### Leestekst
Home

Gerechtshof 's-Hertogenbosch, 17-07-2024, ECLI:NL:GHSHE:2024:2314, 23/831 en 23/832

Gerechtshof 's-Hertogenbosch, 17-07-2024, ECLI:NL:GHSHE:2024:2314, 23/831 en 23/832

Gegevens

Instantie
Gerechtshof 's-Hertogenbosch
Datum uitspraak
17 juli 2024
Datum publicatie
3 oktober 2024
ECLI
ECLI:NL:GHSHE:2024:2314
Formele relaties
Zaaknummer
23/831 en 23/832

Inhoudsindicatie

BPM. Het hof vermindert de naheffingsaanslag, omdat de inspecteur zich voor auto 1 alsnog conformeert aan de historische nieuwprijs die belanghebbende verdedigt. Het hof is van oordeel dat belanghebbende niet aannemelijk heeft gemaakt dat de inspecteur te weinig dan wel geen rekening heeft gehouden met schade. Het beroep van belanghebbende op het toepassen van de herleidingsmethode wordt verworpen.

Uitspraak

Team belastingrecht

Meervoudige Belastingkamer

Nummers: 23/831 en 23/832

Uitspraak op het hoger beroep van

[belanghebbende] ,

gevestigd in [vestigingsplaats] ,

hierna: belanghebbende,

tegen de uitspraak van de rechtbank Zeeland-West-Brabant (hierna: de rechtbank) van 17 april 2023, nummers BRE 22/1637 en 22/1638, in het geding tussen belanghebbende en

de inspecteur van de Belastingdienst,

hierna: de inspecteur.

1 Ontstaan en loop van het geding

1.1.

De inspecteur heeft een naheffingsaanslag belasting van personenauto’s en motorrijwielen (hierna: BPM) opgelegd.

1.2.

Belanghebbende heeft bezwaar gemaakt. De inspecteur heeft uitspraak op bezwaar gedaan en het bezwaar ongegrond verklaard.
######
### Opgehaalde vermeldingen
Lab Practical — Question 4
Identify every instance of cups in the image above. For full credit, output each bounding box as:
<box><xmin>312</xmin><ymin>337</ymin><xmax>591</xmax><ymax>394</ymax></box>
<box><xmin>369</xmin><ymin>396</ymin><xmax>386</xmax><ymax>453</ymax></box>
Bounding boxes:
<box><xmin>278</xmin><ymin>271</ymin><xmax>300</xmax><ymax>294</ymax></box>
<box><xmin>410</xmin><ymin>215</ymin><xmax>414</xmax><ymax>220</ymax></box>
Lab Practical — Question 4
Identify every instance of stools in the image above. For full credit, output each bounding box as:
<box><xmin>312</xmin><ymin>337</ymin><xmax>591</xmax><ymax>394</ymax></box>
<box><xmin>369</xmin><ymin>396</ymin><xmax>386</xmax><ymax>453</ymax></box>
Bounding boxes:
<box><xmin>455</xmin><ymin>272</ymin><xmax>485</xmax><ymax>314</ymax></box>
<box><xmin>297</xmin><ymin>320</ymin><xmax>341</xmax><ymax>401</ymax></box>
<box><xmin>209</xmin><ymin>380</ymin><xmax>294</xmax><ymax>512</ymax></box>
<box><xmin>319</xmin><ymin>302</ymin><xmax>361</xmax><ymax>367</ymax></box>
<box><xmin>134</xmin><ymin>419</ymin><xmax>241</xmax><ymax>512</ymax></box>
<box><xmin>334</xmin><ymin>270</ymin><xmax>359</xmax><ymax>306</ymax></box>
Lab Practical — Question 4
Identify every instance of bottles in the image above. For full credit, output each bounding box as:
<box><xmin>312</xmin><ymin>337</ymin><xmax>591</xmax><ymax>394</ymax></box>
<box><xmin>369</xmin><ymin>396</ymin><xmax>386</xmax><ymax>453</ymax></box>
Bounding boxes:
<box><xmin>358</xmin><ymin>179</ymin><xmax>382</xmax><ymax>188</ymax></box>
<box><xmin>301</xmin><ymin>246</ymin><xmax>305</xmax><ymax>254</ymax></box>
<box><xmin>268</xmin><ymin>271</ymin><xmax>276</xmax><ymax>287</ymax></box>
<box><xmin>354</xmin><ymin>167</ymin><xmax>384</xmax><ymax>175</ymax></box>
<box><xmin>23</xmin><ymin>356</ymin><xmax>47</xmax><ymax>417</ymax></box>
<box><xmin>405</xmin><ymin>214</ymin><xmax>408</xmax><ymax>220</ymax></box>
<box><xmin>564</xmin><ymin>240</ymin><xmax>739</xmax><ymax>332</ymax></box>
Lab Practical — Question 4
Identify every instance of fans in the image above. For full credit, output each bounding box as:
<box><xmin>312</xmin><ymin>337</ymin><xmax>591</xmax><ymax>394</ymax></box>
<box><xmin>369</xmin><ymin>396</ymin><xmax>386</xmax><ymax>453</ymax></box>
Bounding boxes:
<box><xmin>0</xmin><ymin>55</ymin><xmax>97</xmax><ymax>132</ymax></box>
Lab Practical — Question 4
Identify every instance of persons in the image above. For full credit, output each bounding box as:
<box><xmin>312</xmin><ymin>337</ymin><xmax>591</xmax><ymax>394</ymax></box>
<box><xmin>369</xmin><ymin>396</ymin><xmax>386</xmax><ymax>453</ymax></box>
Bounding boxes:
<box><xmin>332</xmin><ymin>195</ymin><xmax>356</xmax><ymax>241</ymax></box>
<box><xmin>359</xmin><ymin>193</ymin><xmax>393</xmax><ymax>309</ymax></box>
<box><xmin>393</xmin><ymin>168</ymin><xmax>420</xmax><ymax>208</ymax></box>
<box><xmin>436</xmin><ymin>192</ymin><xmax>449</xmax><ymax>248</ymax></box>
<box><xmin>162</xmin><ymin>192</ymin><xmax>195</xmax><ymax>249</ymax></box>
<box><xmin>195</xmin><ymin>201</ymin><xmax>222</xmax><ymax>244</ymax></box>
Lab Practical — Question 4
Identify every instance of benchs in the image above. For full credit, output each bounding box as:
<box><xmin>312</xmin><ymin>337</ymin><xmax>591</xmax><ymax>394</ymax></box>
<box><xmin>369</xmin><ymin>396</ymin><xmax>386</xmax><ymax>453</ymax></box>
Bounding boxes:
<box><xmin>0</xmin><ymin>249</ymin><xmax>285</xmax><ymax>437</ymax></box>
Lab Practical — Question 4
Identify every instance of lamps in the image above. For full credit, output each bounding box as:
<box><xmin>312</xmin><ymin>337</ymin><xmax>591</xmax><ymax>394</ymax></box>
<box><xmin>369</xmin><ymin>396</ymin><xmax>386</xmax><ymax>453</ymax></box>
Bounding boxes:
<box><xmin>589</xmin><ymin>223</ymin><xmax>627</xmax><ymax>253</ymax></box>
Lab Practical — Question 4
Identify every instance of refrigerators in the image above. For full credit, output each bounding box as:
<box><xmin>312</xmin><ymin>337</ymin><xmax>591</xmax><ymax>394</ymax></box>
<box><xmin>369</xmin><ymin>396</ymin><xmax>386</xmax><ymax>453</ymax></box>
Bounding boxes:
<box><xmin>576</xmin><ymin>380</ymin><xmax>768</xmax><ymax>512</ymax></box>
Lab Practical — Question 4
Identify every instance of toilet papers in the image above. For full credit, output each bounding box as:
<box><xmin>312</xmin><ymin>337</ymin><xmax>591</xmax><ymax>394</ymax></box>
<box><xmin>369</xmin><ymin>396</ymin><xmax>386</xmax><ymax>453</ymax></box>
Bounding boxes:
######
*Opdracht:* Neem uit de hofuitspraak alles over vanaf "gevestigd in [vestigingsplaats]" tot en met "hierna: de inspecteur.", en wijzig daarbij "de inspecteur" in "de belastinginspecteur". De vermeldingen zijn hier niet nodig.

*Antwoord:*
gevestigd in [vestigingsplaats] ,

hierna: belanghebbende,

tegen de uitspraak van de rechtbank Zeeland-West-Brabant (hierna: de rechtbank) van 17 april 2023, nummers BRE 22/1637 en 22/1638, in het geding tussen belanghebbende en

de belastinginspecteur van de Belastingdienst,

hierna: de belastinginspecteur.